Innerrhoden: Bizarre Justiz-Affäre in Appenzell
Aktualisiert

InnerrhodenBizarre Justiz-Affäre in Appenzell

Entführung, Drohung und Amtsmissbrauch: Gegen eine Innerrhoder Ex-Staatsanwältin und einen Polizeibeamten ist eine Strafuntersuchung eröffnet worden.

Im undurchsichtigen Fall von Betrugsversuch und Urkundenfälschung behauptete ein verurteilter Treuhänder, er sei damals als Untersuchungshäftling von zwei bewaffneten Polizisten entführt und nach Vaduz gebracht worden. Dort hätten die Polizisten in seinem Büro Akten beschlagnahmt.

Die Beschlagnahmung von Akten in Vaduz wurde vom Bezirskgerichtspräsidenten bestätigt: Die Akten wurden aus dem Recht gewiesen. Der Fall soll mit ein Grund für die Entlassung der Staatsanwältin gewesen sein. Der Entscheid des Kantonsgerichts, ein Strafverfahren wegen möglichen Amtsmissbrauchs zu eröffnen, fiel am Montag, wie der Anwalt der ehemaligen Staatsanwältin der Nachrichtenagentur SDA mitteilte.

Keine Anhaltspunkte für Entführung

Der Treuhänder reichte im März Strafanzeige wegen Drohung, Nötigung, Entführung, Urkundenfälschung und Amtsmissbrauchs gegen die damalige Untersuchungsrichterin und spätere Staatsanwältin ein.

Für die Vorwürfe der Drohung, Nötigung, Entführung und Urkundenfälschung fehlen laut Innerrhoder Kantonsgericht jegliche konkreten Anhaltspunkte, wie der Anwalt der Ex-Staatsanwältin gegenüber der SDA erklärte.
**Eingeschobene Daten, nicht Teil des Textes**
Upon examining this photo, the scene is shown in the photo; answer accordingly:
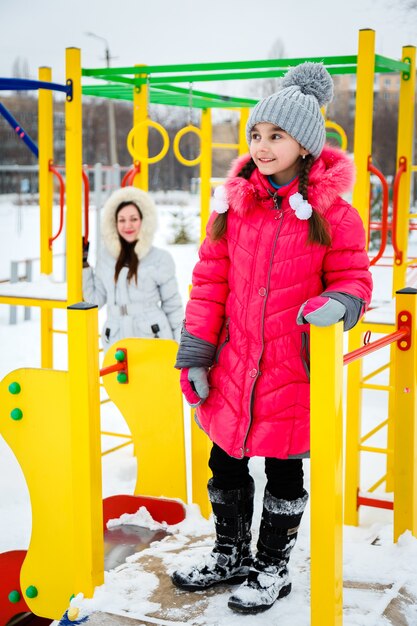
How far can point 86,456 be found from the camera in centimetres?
217

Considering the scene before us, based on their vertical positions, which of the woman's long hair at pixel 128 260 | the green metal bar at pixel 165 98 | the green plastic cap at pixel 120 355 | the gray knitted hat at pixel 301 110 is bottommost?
the green plastic cap at pixel 120 355

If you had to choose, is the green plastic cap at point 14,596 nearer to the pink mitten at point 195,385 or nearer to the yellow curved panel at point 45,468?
the yellow curved panel at point 45,468

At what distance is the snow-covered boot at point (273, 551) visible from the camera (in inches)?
83.6

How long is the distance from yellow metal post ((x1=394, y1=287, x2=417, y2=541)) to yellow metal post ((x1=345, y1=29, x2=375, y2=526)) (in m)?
0.73

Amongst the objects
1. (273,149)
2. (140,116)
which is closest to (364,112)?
(273,149)

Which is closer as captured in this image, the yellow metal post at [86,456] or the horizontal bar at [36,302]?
the yellow metal post at [86,456]

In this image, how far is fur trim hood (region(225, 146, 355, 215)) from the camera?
2004mm

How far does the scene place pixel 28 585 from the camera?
2.60 metres

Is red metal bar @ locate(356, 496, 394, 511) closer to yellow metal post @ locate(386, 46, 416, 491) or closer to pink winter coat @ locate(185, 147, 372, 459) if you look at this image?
yellow metal post @ locate(386, 46, 416, 491)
Das Gericht habe auf die damals vom Treuhänder unterzeichneten Protokolle abgestützt, teilte der Anwalt mit.

Die heute diametral entgegengesetzten Behauptungen des Treuhänders, die er erstmals nach neun Jahren erhob, habe das Gericht nicht als glaubwürdig erachtet. Nach diesen Protokollen hätten weder eine Hausdurchsuchung noch andere Zwangsmassnahmen im Fürstentum Liechtenstein stattgefunden.

Widersprüchliche Aussagen

Vielmehr habe der Treuhänder «selbst darauf gedrängt, zu seiner Entlastung bestimmte Akten in seinem Büro in Vaduz abholen zu können, was völlig unbemerkt erfolgen müsse», wie der Anwalt festhält. Das bestreitet der Treuhänder. Er behauptet, die Protokolle seien manipuliert worden.
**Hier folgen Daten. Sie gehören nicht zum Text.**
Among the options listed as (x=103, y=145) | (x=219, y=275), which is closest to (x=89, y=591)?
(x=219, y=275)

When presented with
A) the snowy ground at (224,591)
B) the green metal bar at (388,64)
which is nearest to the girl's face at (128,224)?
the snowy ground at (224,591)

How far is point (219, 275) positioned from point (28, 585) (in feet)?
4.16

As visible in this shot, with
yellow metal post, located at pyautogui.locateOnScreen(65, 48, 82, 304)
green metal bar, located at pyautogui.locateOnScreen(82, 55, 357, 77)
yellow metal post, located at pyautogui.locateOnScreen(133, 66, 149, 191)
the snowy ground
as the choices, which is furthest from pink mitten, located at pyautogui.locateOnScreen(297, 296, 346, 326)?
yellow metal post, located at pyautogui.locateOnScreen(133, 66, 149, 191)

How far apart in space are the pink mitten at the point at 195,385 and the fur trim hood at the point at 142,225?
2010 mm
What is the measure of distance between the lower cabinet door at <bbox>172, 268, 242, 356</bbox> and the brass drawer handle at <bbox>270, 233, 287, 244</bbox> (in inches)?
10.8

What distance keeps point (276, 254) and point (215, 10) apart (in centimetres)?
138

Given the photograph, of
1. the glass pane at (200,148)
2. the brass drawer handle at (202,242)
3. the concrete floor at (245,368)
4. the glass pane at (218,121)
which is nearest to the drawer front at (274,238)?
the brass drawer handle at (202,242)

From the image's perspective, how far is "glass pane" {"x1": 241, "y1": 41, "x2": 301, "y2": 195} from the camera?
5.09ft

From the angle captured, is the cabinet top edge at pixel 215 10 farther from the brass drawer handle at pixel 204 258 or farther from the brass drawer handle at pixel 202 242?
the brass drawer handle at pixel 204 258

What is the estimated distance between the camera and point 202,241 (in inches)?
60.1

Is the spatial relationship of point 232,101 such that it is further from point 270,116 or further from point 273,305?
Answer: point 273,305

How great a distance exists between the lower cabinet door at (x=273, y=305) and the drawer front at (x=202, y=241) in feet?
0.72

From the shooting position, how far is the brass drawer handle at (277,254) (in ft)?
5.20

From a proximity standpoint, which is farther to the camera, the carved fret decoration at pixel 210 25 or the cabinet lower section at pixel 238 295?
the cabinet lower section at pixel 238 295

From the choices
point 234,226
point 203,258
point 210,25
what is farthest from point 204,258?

Nach Auffassung des Kantonsgericht wäre für die polizeiliche Begleitung bei der Abholung der Akten ein Rechtshilfegesuch an Liechtenstein erforderlich gewesen. In diesem Punkt sieht das Gericht konkrete Anhaltspunkte für die Möglichkeit des Vorliegens eines strafbaren Verhaltens.

Diplomatische Folgen

Als die Abholung der Akten in Vaduz publik wurde, schaltete die fürstliche Regierung ihren Botschafter in Bern ein. Die Innerrhoder Behörden fahndeten daraufhin vergeblich nach einem Rechtshilfegesuch.

Die Untersuchung des undurchsichtigen Falls von Betrugsversuch und Urkundenfälschung dauerte zehn Jahre, kostete über 171'000 Franken und füllte rund 45'000 Seiten in 90 Bundesordnern in 14 Kisten.
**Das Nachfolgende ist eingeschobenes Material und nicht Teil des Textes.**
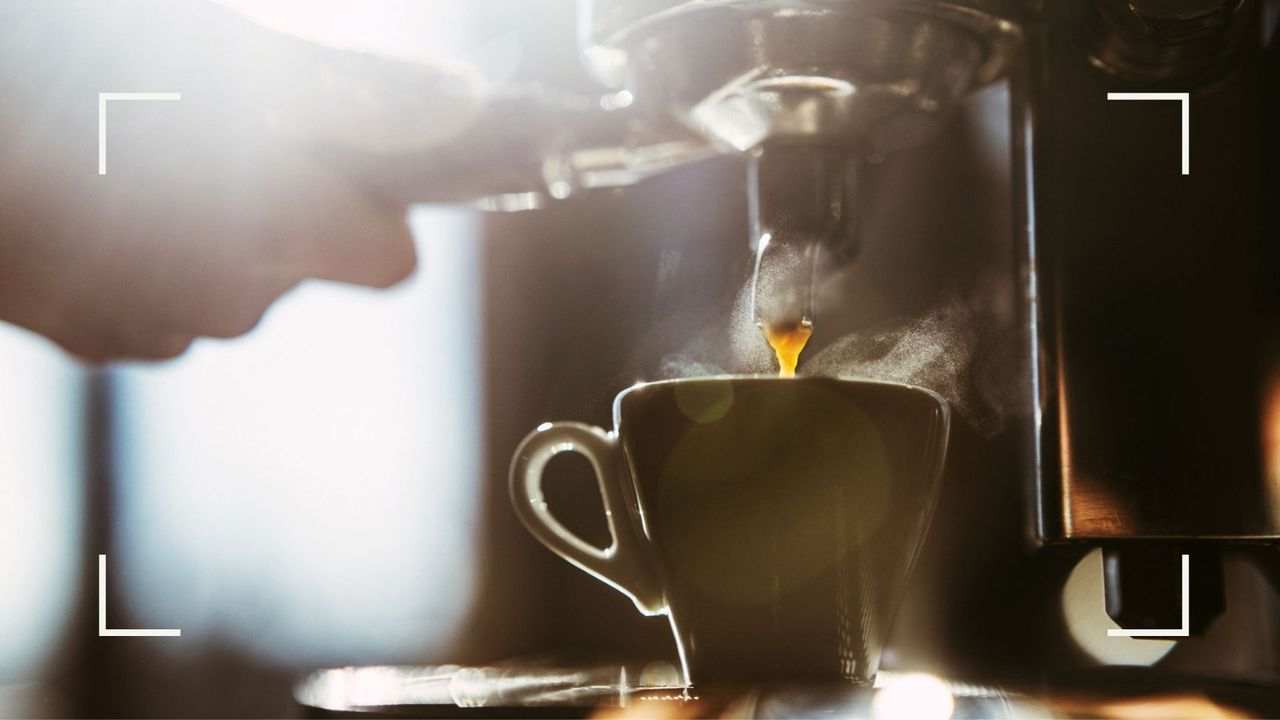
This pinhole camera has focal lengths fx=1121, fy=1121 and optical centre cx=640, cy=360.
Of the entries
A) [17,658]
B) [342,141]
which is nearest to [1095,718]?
[342,141]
Drei Schweizer und zwei Deutsche hatten versucht, im Trading- Geschäft fantastische Gewinne zu erzielen. Sie fabrizierten fiktive Bankbelege, um Millionenvermögen auf einer Zuger Bank vorzutäuschen und so ins Geschäft zu kommen. Dabei gerieten sie an einen Londoner Finanzbetrüger. Zu Schaden kam niemand.

Drei Schweizer verurteilt

Die drei Schweizer wurden im Februar vom Appenzeller Bezirksgericht wegen Betrugsversuchs und Urkundenfälschung zu bedingten Freiheitsstrafen verurteilt. Die beiden Deutschen gingen vorerst straffrei aus.

Das Strafverfahren gegen das eigentliche «Hirn» der Aktion wurde an die Münchner Staatsanwaltschaft abgetreten. Weil der 65-Jährige wegen schwerwiegender Delikte in Deutschland verurteilt worden war, stellten die deutschen Behörden das Verfahren gegen ihn ein, wie der Innerrhoder Staatsanwalt gegenüber der SDA erklärte. Die Staatsanwaltschaft prüfe jetzt, das Verfahren gegen den mutmasslichen Haupttäter neu aufzurollen.